読む文章:
##############################

サッカーの戦術は、日々進化を続けている。時代と共にトレンドが移り変わり、局面ごとの個人戦術も少しずつ変化している。そんな中、先月行われたサッカー日本代表のFIFAワールドカップ26アジア最終予選・日本代表対オーストラリア代表の試合では、中村敬斗(スタッド・ランス=リーグ・アン)と三笘薫(ブライトンFC=イングランドプレミアリーグ)がおもしろい連係プレーを見せていた。他の球技では既に高い頻度で使われているその動きは、将来的にサッカーでもメジャーな戦術として定着していくのだろうか。その可能性を考察していく。

三笘のアイディアが光った即興的プレー

中村敬斗後半30分に差し掛かろうというときだった。左サイドのタッチライン際でパスを受けた中村が、足下にボールを止める。その後自陣方向に戻りながら顔を上げ、バックパスで組み立て直すような雰囲気を出しておいて、再度前を向いてボールをセット。対峙した右WBのルイス・ミラー(ハイバーニアンFC=スコットランドプレミアリーグ)に縦突破を仕掛けて抜き去ると、その後もう1枚相手DFをはがしてラストパス。見事オウンゴールを誘発し、貴重な勝点1をもたらした。 中村の個人技は当然称賛されるべきだが、同時に、1人目のミラーを抜き去る瞬間に完璧なブロックプレーで突破をアシストした三笘薫(ブライトンFC=イングランドプレミアリーグ)の動きも見逃せなかった。中村の少し前にいた三笘は、中村が前を向き直した瞬間に縦への仕掛けを察知。そのままミラーの進行方向に残り、中村を追うミラーを完璧なブロックで封じたのだ。 「準備していたプレーというよりは、瞬間的なアイディアです。“(中村が)縦に仕掛けてくるな”と分かった瞬間には、やれることはブロックくらいだったので。彼のクオリティが素晴らしかったのがすべてですが、少しでも突破を助けられたならよかったかなと思います」 このプレーについて、SNS上などでは「三笘が地味にいい仕事をした!」といったコメントもある一方で、「あれはファウルにならないの?」といった投稿も見受けられた。結論から言うと、三笘のプレーはファウルにはあたらない。三笘がミラーをブロックした瞬間、三笘が「静止していた」という点が大きなポイントだ。その場に静止していた以上、あくまでも「“元からその場に止まっていた”三笘にミラーの方からぶつかって倒れただけ」という認識となるのだ。

##############################

資料抜粋:
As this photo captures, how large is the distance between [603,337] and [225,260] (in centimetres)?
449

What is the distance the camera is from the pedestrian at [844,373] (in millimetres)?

##############################

読む文章に書かれている内容をもとに、次の問いに答えよ。
1. 中村と三笘の連係プレーが見られた試合で、日本代表の対戦相手はどこか。
2. 中村が縦突破で抜き去った右WBの選手は誰か。
3. 三笘のブロックがファウルにあたらない大きなポイントは何か。
資料は読む文章とは関係がない。

記述解答:
1. オーストラリア代表
2. ルイス・ミラー
3. ミラーをブロックした瞬間、三笘がその場に静止していたこと